LOW CARB SHRIMP ENCHILADAS
Low Carb Shrimp Enchiladas
Serves 4-5
Ingredients
1 ½ lbs Shrimp, cooked and chopped
2 tsp of lemon zest
¾ tsp Black Pepper
2 ½ c Mexican Four Cheese Shredded
2 ½ pieces of Joseph’s lavash flat bread (flax, oat bran & whole wheat)
26 oz Canned Whole Tomatillos, drained
6 Scallions, chopped
6 Garlic Cloves, minced
4 oz can Diced Green Chiles
1 lg Jalapeño, seeded and diced
1 c Fresh Cilantro, rough chop
15 oz Can of Black Beans, rinsed and drained
¼ cup frozen corn kernels, defrosted
1 tsp Coarse Kosher Salt
Directions
Preheat an oven to 425°F.
Shrimp
Fill a large pot with water half-way, add shrimp and ½ tsp salt over medium high heat.

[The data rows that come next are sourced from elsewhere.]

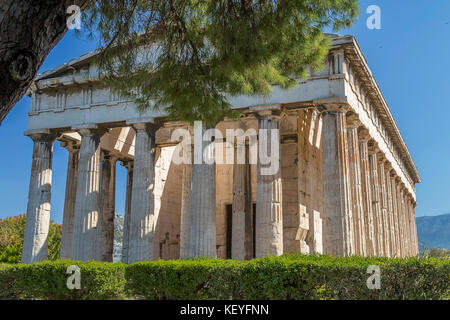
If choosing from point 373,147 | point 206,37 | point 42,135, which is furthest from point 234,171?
point 206,37

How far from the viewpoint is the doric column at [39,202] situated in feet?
60.0

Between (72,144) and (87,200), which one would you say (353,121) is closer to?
(87,200)

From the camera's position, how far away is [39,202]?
18562 mm

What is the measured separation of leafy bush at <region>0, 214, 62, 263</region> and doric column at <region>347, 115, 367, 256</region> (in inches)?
659

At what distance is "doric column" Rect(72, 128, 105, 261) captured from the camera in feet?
58.3

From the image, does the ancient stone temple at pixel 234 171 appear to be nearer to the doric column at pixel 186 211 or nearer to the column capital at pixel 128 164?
the doric column at pixel 186 211

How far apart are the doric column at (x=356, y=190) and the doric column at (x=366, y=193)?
68.8 inches

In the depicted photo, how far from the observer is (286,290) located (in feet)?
29.1

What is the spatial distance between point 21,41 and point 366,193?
16.4 m

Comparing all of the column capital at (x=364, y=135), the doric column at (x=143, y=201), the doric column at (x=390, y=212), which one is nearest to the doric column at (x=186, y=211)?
the doric column at (x=143, y=201)
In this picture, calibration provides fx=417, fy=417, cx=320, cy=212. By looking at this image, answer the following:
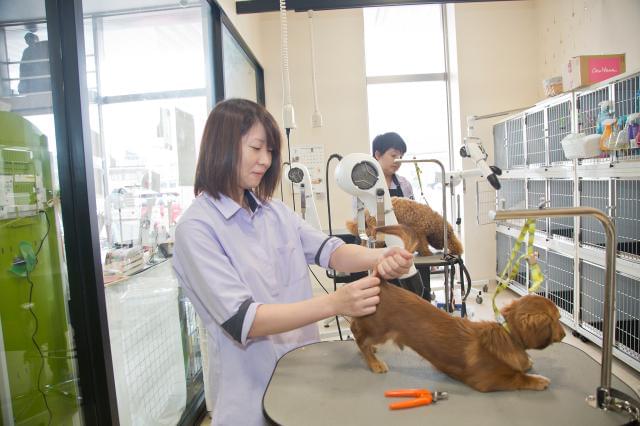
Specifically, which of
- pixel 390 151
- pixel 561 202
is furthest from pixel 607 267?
pixel 561 202

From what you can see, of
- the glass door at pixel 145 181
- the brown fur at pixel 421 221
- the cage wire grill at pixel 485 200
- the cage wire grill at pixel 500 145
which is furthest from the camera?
the cage wire grill at pixel 485 200

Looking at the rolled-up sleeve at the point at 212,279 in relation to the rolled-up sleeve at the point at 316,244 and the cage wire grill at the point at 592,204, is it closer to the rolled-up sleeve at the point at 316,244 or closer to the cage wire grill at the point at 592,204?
the rolled-up sleeve at the point at 316,244

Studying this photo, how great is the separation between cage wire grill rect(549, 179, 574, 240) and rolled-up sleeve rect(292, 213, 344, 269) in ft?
8.29

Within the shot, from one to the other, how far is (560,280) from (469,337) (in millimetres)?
2888

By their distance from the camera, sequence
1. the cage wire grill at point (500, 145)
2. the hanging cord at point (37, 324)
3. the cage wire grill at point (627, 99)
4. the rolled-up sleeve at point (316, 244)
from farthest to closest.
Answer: the cage wire grill at point (500, 145) → the cage wire grill at point (627, 99) → the rolled-up sleeve at point (316, 244) → the hanging cord at point (37, 324)

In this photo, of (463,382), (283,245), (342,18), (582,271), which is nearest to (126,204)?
(283,245)

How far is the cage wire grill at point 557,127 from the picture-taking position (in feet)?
10.0

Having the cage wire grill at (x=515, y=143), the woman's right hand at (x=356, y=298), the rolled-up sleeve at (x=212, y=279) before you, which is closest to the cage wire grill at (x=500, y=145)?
the cage wire grill at (x=515, y=143)

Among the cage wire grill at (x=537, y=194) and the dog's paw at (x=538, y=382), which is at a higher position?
the cage wire grill at (x=537, y=194)

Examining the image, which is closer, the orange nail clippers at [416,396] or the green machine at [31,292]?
the orange nail clippers at [416,396]

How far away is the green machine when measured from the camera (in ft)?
3.35

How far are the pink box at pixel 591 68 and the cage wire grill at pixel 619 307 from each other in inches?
47.6

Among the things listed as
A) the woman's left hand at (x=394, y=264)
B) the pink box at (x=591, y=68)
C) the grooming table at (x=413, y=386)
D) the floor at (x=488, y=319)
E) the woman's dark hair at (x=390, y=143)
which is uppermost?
the pink box at (x=591, y=68)

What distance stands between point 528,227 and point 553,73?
3.82m
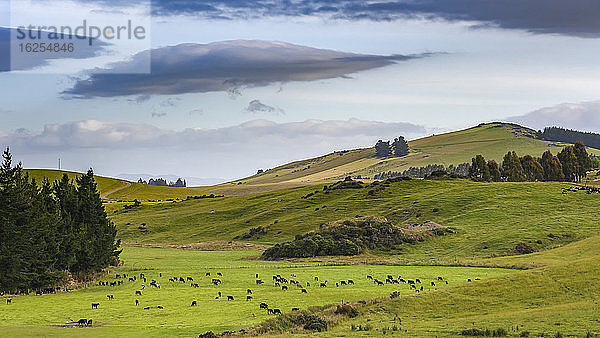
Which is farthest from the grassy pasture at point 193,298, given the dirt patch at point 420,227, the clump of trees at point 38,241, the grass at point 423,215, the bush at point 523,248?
the dirt patch at point 420,227

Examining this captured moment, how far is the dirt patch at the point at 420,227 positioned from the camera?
11862 centimetres

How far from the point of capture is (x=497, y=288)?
49750mm

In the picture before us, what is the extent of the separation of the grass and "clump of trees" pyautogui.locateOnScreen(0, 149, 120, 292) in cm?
4978

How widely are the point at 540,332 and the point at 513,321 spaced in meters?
4.11

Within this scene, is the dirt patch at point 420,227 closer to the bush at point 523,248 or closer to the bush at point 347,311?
the bush at point 523,248

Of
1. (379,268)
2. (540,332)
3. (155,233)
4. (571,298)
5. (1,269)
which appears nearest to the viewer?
(540,332)

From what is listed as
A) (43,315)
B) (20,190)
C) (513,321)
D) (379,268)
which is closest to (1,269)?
(20,190)


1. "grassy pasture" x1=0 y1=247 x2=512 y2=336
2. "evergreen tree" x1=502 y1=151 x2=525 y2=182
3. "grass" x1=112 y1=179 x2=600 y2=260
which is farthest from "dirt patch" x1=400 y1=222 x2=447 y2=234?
"evergreen tree" x1=502 y1=151 x2=525 y2=182

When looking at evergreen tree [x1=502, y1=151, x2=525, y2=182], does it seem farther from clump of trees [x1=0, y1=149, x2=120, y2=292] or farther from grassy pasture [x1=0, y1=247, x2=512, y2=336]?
clump of trees [x1=0, y1=149, x2=120, y2=292]

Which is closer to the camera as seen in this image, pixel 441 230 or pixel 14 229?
pixel 14 229

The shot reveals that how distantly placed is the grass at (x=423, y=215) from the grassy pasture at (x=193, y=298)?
24137 millimetres

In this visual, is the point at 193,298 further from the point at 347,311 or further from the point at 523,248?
the point at 523,248

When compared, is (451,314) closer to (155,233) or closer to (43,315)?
(43,315)

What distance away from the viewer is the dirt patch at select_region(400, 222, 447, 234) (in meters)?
119
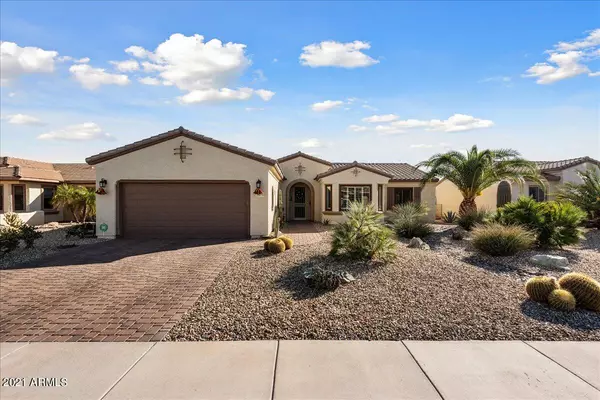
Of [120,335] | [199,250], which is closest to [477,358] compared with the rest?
[120,335]

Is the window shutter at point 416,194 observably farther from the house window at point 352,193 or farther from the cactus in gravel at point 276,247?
the cactus in gravel at point 276,247

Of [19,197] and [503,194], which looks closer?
[19,197]

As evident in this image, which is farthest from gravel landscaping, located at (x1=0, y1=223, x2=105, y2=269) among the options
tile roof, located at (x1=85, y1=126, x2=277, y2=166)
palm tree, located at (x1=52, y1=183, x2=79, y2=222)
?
palm tree, located at (x1=52, y1=183, x2=79, y2=222)

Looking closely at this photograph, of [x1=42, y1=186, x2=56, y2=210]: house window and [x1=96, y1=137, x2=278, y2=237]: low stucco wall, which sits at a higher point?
[x1=96, y1=137, x2=278, y2=237]: low stucco wall

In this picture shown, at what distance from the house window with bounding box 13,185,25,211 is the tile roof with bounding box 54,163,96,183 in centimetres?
318

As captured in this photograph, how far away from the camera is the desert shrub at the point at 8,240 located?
11.5m

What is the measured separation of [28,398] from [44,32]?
1047 centimetres

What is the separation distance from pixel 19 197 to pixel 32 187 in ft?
2.93

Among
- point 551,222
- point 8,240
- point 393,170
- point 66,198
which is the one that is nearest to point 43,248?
point 8,240

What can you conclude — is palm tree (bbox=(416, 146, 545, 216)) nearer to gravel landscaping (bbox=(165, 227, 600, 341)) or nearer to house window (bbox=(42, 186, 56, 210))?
gravel landscaping (bbox=(165, 227, 600, 341))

The shrimp will be done before the pot starts to boil. They will be an opaque white with some pink and bright red accents.
Move them to a bowl filled with cold water and ice cubes.
Once cool, peel and pat dry.
Chop the shrimp into small pieces and mix in lemon zest, ½ tsp black pepper and 1 cup of the black bean salsa.
Add ½ cup of cheese and mix. Set aside.
Enchiladas:
Pulse the tomatillos in the food processor for a minute.
Add to the food processor the scallions, garlic, jalapeno, green chiles, cilantro, ½ tsp salt and ¼ tsp black pepper. Pulse until incorporated.
Add the mixture from the food processor to a bowl and stir in the beans and corn.
Coat 2 large, shallow casserole dishes with nonstick cooking spray.
Cut the flat breads in half and then again in half; you will have 4 - 5 inch size tortillas for each bread.
Spread ¼ cup of the shrimp mixture in the center of the tortilla, fold one side over and roll the tortilla around the filling and place them seam side down in the casserole dish.
Sprinkle 2 cups of shredded cheese over the tops of the tortillas.
Cover the pan loosely with aluminum foil.
Do Ahead Tip: At this point you can keep them in the refrigerator until you are ready to bake them. Take them out for 20 minutes to sit on the counter before you put them into the oven.
If continuing the cooking process: Bake for 12-15 minutes with the foil then remove and bake until the cheese is bubbly for another 10 minutes.
Serve 2 enchiladas on top of Spanish rice or Mexican cauliflower rice. Top each with the black bean salsa, avocado and sour cream.